A standard business letter.
This example has placeholders in the body of the document and in the footer.
The images are static and anchored to the text.
The data is nested.
This example in detail
This example letter uses plain-text placeholders, conditional sections, and regular expressions.
Using placeholders
You can create these just by wrapping any field from your data in << and >>.
In this example the data is nested.
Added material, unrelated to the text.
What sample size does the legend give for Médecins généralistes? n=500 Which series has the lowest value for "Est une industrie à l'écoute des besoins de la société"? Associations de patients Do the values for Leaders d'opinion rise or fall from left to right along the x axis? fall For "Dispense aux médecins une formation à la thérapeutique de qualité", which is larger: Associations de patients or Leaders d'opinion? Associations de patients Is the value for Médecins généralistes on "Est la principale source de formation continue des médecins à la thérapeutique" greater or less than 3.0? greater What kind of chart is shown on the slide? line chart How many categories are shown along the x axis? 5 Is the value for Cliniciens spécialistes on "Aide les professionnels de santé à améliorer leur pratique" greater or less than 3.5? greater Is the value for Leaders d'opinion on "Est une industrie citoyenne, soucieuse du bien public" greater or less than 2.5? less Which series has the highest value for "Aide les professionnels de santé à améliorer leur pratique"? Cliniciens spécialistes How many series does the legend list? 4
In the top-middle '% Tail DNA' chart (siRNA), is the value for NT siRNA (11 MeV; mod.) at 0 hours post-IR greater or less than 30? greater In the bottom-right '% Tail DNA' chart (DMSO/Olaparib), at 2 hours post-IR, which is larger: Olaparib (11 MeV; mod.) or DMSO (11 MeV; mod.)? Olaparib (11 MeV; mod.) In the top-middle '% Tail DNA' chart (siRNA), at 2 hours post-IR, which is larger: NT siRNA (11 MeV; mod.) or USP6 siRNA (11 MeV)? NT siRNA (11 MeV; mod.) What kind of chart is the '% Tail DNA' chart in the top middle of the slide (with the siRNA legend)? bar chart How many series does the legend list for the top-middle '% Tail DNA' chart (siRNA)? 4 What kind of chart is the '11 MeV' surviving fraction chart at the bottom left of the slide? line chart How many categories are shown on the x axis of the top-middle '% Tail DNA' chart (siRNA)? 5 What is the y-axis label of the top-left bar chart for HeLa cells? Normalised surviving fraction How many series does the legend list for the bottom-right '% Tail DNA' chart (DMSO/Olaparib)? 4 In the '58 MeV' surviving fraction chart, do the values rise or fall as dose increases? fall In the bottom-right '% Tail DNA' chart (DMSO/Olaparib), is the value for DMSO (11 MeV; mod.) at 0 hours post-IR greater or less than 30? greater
For example, the top level "person" object has a "firstName" object.
In your data you would have (JSON example) :
"person": {
"firstName": "John",
In the finished document the placeholder "<<person.firstName>>" will be replaced with "John".
Any formatting applied to a placeholder (bold/italic/etc.) will be applied to the data in the finished document
Conditional sections
These start with the <<cs_ condtional section directive and end with <<es_.
These are like IF statements. <<cs_includeTimeframe>> is like saying:
IF includeTimeframe = "true" THEN
display all text up to <<es_includeTimeframe>>
In your data you would have (JSON example):
"includeTimeframe":"true"
If <<cs_ or <<es_ is on a line by itself, the line is removed in the final document. Tip: that includes no trailing white space as well.
Docmosis expression processing
The expression {numApplications>50} is evaluated using the Docmosis built-in expression processing.
If it returns "true" then all following text up to the next <<es_ appears in the final document.
In your data you would have: "numApplications":"57" (JSON example).